Improve Vector Search Performance
On this page
Atlas Vector Search enables you to perform ANN queries that search for results similar to a selected product, search for images, and so on. To improve the indexing speed and query performance, review the following best practices.
Reduce Vector Dimensions
Atlas Vector Search supports up to 4096
, inclusive, vector dimensions. However,
vector search indexing and queries are computationally intensive, as
larger vectors require more floating point comparisons. Therefore, where
possible, we recommend reducing the number of dimensions after ensuring
that you can measure the impact of changing embedding models on the
accuracy of your vector queries.
Avoid Indexing Vectors When Running Queries
Vector embeddings consume computational resources during indexing. We recommend avoiding indexing and re-indexing during a vector search. If you decide to change the embedding model that produces the vectors to index, we recommend that you re-index the new vectors into a new index rather than updating the index that is currently in use.
Pre-Filter Data
If you have more vectors or vectors with higher dimensions, you can
narrow the scope of your semantic search and ensure that not all vectors
are considered for comparison. We recommend including the filter
option inside your $vectorSearch
pipeline, which performs
pre-filtering to reduce the number of documents to perform the vector
search on. Also, consider the performance impact of very
high-dimensional vectors, as query performance could degrade with large
arrays.
Use Dedicated Search Nodes
If you deploy the mongod
and mongot
processes on the same
node, there might be resource contention between the processes. To
optimize the performance of your Atlas Vector Search queries, we recommend that
you deploy the mongot
process on dedicated Search Nodes. This not only helps avoid resource contention
between the mongot
and mongod
processes, but also enables
parallel segment search by
default for $vectorSearch
queries on Search Nodes.
Exclude Vector Fields From the Results
You can request existing fields from the documents in the results
and newly computed fields to be returned in the $project
stage. To improve query performance, use the $project
stage
to judiciously select the fields to return in the results, unless you
need all the fields in the results. We recommend excluding the vector
field in the $project
stage because vector embeddings might
be large and impact query latency in returning the results.
Ensure Enough Memory
Hierarchical Navigable Small Worlds works efficiently when vector data is held in memory. You must ensure that the data nodes have enough RAM to hold the vector data and indexes. We recommend deploying separate Search Nodes for workload isolation without data isolation, which enables more efficient usage of memory for vector search use cases.

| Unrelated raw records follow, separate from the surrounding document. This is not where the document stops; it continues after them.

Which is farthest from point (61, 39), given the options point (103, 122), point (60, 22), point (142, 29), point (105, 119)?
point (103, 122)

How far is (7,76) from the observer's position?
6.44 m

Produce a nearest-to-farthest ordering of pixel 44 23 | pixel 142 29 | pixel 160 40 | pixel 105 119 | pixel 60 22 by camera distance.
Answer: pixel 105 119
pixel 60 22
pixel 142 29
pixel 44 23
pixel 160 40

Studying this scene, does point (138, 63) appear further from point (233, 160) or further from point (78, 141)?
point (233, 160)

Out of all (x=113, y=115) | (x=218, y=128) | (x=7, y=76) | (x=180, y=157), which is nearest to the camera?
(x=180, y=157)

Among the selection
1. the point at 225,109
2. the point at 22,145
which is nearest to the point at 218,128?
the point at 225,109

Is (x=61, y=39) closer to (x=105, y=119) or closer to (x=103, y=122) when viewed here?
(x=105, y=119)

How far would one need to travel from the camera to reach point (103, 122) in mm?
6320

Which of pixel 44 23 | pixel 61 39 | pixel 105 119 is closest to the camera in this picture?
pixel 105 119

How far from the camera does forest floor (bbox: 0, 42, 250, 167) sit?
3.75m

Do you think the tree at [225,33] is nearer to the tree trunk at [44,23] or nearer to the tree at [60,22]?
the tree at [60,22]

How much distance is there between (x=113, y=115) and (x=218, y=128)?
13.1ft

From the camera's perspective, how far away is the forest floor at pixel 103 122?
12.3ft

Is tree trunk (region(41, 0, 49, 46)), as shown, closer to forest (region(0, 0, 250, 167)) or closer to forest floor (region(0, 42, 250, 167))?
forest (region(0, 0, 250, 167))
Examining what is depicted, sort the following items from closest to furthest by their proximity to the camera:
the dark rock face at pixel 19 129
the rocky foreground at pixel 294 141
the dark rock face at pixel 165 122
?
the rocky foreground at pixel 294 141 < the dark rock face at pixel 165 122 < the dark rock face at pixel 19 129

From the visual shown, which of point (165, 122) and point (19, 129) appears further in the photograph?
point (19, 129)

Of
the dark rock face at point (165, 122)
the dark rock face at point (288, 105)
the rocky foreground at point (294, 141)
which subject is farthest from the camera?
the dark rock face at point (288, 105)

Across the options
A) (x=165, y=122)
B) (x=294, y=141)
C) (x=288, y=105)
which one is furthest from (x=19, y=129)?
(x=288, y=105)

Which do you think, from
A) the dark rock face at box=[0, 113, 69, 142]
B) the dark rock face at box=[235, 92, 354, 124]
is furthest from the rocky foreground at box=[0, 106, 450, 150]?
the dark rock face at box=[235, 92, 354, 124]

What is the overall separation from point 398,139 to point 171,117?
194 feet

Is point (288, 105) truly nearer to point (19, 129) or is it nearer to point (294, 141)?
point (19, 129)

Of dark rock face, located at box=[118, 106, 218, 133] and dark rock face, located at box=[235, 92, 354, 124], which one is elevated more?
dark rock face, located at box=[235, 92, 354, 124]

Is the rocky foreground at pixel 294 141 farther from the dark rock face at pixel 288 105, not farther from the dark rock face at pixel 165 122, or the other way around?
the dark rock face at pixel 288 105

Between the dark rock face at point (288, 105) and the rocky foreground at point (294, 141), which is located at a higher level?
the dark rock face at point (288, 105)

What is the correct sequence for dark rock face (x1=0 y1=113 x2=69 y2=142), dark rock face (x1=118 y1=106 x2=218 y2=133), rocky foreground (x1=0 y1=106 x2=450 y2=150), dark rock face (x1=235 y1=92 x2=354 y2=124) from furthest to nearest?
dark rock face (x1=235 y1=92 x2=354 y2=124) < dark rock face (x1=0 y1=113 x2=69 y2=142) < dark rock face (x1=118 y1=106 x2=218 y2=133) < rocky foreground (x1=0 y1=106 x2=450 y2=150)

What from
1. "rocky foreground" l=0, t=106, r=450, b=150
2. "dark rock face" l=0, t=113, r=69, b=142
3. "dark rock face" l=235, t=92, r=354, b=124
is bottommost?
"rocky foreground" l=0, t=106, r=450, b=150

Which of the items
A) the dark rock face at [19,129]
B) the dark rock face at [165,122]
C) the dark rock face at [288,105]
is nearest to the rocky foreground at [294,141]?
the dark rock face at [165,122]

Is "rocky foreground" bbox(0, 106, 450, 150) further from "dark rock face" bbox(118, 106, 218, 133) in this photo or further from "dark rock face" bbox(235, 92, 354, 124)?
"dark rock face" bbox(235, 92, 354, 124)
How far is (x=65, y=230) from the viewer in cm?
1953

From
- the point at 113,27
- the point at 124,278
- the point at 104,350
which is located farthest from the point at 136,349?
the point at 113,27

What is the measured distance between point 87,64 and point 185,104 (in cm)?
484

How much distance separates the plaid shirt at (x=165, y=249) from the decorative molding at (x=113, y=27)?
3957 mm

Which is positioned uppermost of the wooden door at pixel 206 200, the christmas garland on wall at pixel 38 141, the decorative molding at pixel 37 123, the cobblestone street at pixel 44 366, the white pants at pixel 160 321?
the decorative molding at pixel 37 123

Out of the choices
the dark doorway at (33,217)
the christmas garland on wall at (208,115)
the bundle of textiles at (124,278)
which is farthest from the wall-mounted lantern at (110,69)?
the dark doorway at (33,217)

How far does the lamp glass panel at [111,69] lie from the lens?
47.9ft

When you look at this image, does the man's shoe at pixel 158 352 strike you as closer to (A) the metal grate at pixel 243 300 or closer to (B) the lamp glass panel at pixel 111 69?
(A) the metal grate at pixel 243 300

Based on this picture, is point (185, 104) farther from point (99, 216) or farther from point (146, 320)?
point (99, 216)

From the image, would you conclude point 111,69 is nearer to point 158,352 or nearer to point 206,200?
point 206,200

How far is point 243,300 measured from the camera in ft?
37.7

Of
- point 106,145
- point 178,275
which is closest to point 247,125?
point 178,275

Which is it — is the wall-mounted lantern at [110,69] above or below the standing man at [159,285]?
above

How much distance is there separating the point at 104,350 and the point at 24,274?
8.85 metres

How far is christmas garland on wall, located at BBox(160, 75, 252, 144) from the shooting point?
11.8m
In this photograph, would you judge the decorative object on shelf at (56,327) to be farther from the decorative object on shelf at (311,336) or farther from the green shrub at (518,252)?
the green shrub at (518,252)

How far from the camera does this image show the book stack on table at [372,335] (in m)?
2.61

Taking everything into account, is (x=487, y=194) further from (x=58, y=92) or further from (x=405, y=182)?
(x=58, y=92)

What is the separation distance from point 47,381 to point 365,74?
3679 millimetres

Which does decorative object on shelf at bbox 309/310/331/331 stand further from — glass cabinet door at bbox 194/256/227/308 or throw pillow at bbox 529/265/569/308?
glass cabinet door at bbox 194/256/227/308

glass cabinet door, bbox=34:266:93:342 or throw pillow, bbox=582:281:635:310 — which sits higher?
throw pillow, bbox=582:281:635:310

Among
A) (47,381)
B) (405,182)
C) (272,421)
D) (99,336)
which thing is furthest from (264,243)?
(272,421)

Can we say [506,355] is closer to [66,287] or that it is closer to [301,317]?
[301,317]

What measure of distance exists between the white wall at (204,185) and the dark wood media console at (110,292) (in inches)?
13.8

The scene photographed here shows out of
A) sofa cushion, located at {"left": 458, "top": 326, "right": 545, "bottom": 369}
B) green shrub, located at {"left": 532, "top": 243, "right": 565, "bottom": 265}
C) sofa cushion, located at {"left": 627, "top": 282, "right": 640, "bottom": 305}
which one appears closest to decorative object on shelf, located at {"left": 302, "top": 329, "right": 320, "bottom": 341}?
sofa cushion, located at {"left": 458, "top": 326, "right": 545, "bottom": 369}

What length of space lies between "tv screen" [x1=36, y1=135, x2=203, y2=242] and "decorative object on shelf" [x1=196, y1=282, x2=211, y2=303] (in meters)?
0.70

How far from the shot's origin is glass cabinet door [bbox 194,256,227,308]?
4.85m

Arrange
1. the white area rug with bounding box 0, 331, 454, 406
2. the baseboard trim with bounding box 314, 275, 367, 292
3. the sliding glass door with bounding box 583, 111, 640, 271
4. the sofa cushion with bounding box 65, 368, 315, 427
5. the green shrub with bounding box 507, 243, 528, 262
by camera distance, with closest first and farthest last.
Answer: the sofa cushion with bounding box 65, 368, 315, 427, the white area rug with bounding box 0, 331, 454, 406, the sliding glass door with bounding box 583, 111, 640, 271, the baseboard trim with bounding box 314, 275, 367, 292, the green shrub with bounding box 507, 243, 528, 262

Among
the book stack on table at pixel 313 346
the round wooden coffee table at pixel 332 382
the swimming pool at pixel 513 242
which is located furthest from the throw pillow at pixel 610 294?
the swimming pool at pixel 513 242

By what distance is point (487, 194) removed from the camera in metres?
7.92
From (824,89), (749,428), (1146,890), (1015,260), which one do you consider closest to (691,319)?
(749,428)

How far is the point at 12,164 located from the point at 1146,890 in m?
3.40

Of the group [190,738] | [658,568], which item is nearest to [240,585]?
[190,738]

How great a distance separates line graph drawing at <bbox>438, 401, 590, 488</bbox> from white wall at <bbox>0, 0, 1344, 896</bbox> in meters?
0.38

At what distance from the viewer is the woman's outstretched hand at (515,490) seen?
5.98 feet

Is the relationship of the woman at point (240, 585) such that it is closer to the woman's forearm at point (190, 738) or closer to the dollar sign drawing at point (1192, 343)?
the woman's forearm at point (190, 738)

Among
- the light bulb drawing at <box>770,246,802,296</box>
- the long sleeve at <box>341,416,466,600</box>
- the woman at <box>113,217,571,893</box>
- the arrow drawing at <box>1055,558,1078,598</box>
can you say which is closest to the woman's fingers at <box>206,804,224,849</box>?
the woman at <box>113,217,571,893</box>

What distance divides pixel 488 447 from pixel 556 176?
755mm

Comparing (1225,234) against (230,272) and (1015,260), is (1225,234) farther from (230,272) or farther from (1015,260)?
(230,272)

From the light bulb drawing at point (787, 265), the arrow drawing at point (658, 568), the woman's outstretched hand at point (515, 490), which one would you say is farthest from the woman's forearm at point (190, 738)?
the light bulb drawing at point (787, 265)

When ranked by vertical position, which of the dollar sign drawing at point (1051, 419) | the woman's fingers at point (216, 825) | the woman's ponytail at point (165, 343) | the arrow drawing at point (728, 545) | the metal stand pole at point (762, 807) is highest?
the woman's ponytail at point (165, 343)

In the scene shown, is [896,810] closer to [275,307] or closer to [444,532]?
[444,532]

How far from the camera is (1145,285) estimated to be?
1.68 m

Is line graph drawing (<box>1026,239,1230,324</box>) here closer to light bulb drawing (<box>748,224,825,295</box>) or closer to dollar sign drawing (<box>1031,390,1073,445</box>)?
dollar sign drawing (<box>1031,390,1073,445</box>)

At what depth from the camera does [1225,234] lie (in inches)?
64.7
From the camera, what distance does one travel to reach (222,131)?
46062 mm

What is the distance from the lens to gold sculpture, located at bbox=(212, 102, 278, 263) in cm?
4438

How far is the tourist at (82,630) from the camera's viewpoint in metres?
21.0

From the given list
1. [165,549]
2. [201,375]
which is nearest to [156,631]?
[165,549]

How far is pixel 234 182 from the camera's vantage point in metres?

Warm up the Filesystem Cache
When you perform vector search, your queries initially perform random seeks on disk as you traverse the Hierarchical Navigable Small Worlds graph and the vector values are read into memory. This causes very high latency for initial queries. The latency improves when Hierarchical Navigable Small Worlds traversal reads all indexed vectors into memory, which allows them to be accessed much more quickly for subsequent queries.
However, this cache warming process must be repeated on large writes, or when your index is rebuilt.
Use binData
Vectors
The BinData vector subtypes
provide 3x storage savings when using float vectors in mongod
, and
also support indexing vectors with alternative types such as int8
vectors and int1
vectors. This significantly reduced resource
profile accelerates the internal query path that mongod
uses to
retrieve documents from the database for every $vectorSearch
query. Using binData
vectors, even when you are using binData
floats, materially accelerates query latency especially when the
limit
(number of results) is greater than 20.
Quantize the Vector Embeddings
Scalar quantization reduces the precision of each individual dimension
such as converting 32-bit floating-point numbers to 8-bit integers.
However, it retains the ability to retrieve relevant information well
for most embedding models. On the other hand, binary quantization
reduces the vectors to either 1
or 0
, which performs better for
QAT embedding models.
Scalar quantization is good at preserving recall for vectors from most embedding models. If your have vectors from QAT embedding models, binary quantization can provide better performance because the training process trains the model to adapt to the extreme reduction in precision.